*** Supplied material ***

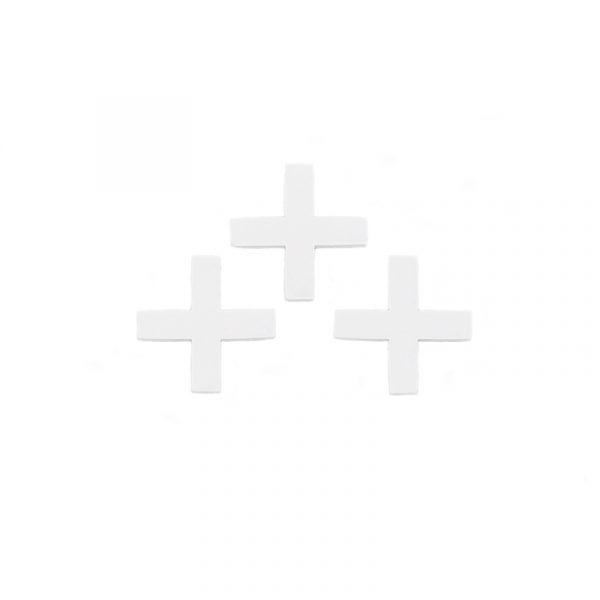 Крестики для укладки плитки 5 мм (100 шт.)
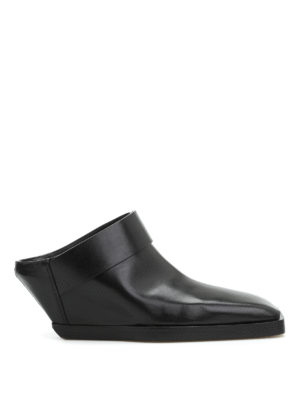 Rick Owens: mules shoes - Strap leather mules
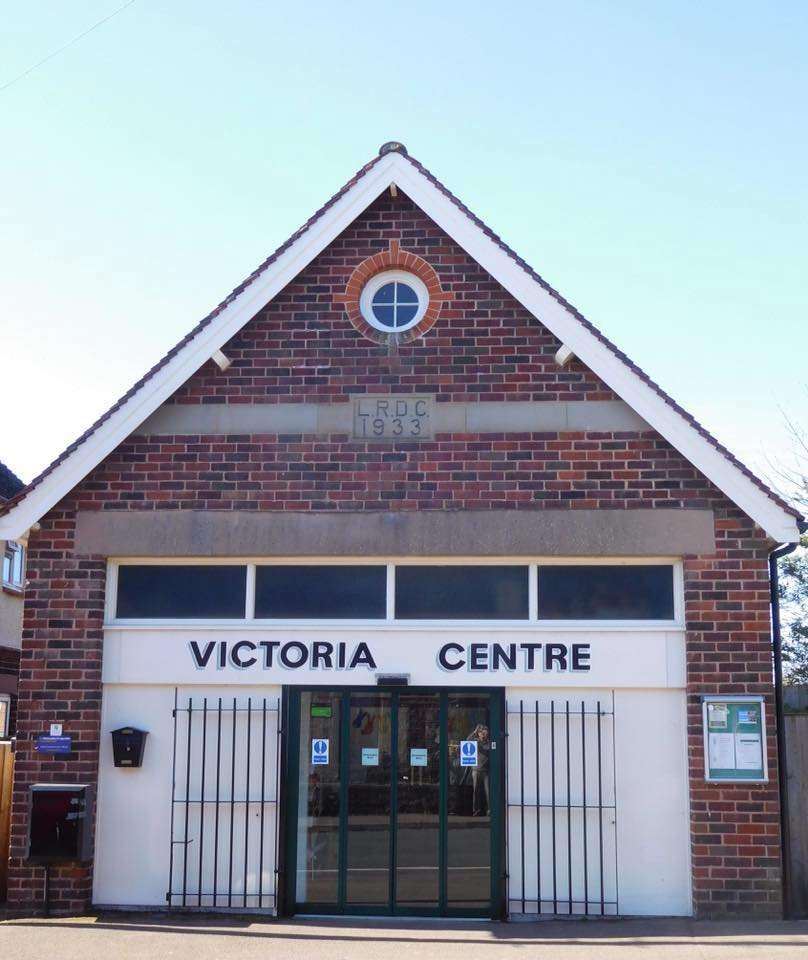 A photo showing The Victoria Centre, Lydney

*** End of Supplied material ***

Copy out the material above exactly; the images stay out.

Expected answer:
 Крестики для укладки плитки 5 мм (100 шт.)
 Rick Owens: mules shoes - Strap leather mules
 A photo showing The Victoria Centre, Lydney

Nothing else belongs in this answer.